The Ninth Circuit in its en banc decision Rizo v. Yovino, 950 F.3d 1217 (9th Cir. 2020) held that employers cannot use an employee’s prior pay as a “factor other than sex” as a defense to gender-based pay disparities under the federal Equal Pay Act.
The Equal Pay Act (“EPA”) prohibits paying an employee at “a rate less than the rate at which [the employer] pays wages to employees of the opposite sex … for equal work on jobs the performance of which requires equal skill, effort, and responsibility.” Employers may defend an Equal Pay Act claim by demonstrating that the pay disparity is “pursuant to (i) a seniority system; (ii) a merit system; (iii) a system which measures earnings by quantity or quality of production; or (iv) a differential based on any other factor other than sex.”

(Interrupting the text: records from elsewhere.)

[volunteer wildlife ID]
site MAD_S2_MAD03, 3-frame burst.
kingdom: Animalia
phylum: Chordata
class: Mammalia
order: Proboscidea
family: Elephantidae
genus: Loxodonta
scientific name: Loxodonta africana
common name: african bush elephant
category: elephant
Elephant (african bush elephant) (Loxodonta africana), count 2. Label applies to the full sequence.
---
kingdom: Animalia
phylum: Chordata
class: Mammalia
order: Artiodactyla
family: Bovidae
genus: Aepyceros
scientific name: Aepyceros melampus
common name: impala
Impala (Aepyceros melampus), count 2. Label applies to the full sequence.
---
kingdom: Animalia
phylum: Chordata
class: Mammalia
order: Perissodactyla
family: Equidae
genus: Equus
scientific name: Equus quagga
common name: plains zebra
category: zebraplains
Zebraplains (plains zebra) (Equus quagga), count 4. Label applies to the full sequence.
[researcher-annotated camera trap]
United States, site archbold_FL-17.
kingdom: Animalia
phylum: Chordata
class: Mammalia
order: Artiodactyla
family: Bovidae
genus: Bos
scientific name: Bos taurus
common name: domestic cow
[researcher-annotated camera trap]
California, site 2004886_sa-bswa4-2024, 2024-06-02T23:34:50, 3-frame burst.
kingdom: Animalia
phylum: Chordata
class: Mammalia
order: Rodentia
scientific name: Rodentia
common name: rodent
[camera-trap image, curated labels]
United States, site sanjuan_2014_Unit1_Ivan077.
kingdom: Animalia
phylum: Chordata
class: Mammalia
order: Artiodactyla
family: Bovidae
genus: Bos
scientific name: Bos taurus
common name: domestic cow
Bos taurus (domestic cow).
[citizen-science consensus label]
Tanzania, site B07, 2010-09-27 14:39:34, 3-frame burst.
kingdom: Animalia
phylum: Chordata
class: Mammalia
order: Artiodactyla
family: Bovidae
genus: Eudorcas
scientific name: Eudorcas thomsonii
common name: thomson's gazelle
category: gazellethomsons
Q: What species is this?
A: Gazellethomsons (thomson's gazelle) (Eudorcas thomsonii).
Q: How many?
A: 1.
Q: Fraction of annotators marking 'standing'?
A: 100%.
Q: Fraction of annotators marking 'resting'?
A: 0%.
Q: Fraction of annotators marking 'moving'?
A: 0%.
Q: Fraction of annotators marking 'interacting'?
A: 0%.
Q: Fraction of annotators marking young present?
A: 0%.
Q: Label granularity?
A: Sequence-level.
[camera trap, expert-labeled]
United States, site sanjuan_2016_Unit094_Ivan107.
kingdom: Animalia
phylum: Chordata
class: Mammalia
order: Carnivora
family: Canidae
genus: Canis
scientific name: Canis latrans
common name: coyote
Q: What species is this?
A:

In Rizo v. Yovino, a teacher brought a claim under the EPA against the Fresno school district for paying her substantially less than all her male colleagues, even though she had more experience and education. The school district did not dispute that she was paid less than her male colleagues. Rather, the district argued that Rizo’s salary was based on her past salary and therefore qualifies as a “factor other than sex” under the EPA.
The Ninth Circuit held that “any other factor other than sex” under the EPA is limited to job-related factors only. According to the court, prior pay is not related to Rizo’s current job, and not a factor other than sex for EPA purposes. Notably, the court took the position that allowing prior pay to serve as a job-related factor to justify gender-based pay differentials would perpetuate these disparities given “the history of pervasive wage discrimination in the American workforce.”
By contrast, the Seventh and Eighth Circuits, as well as the EEOC, have taken the approach that prior pay is an appropriate consideration, among other factors. In California, however, the California Equal Pay Act prohibits prior pay to justify any sex, as well as race, pay differentials.
The school district filed a petition for writ of certiorari with the Supreme Court on March 24, 2020. Given the circuit split, the case is ripe for the Supreme Court’s review and could have far reaching implications for sex-based wage discrimination claims.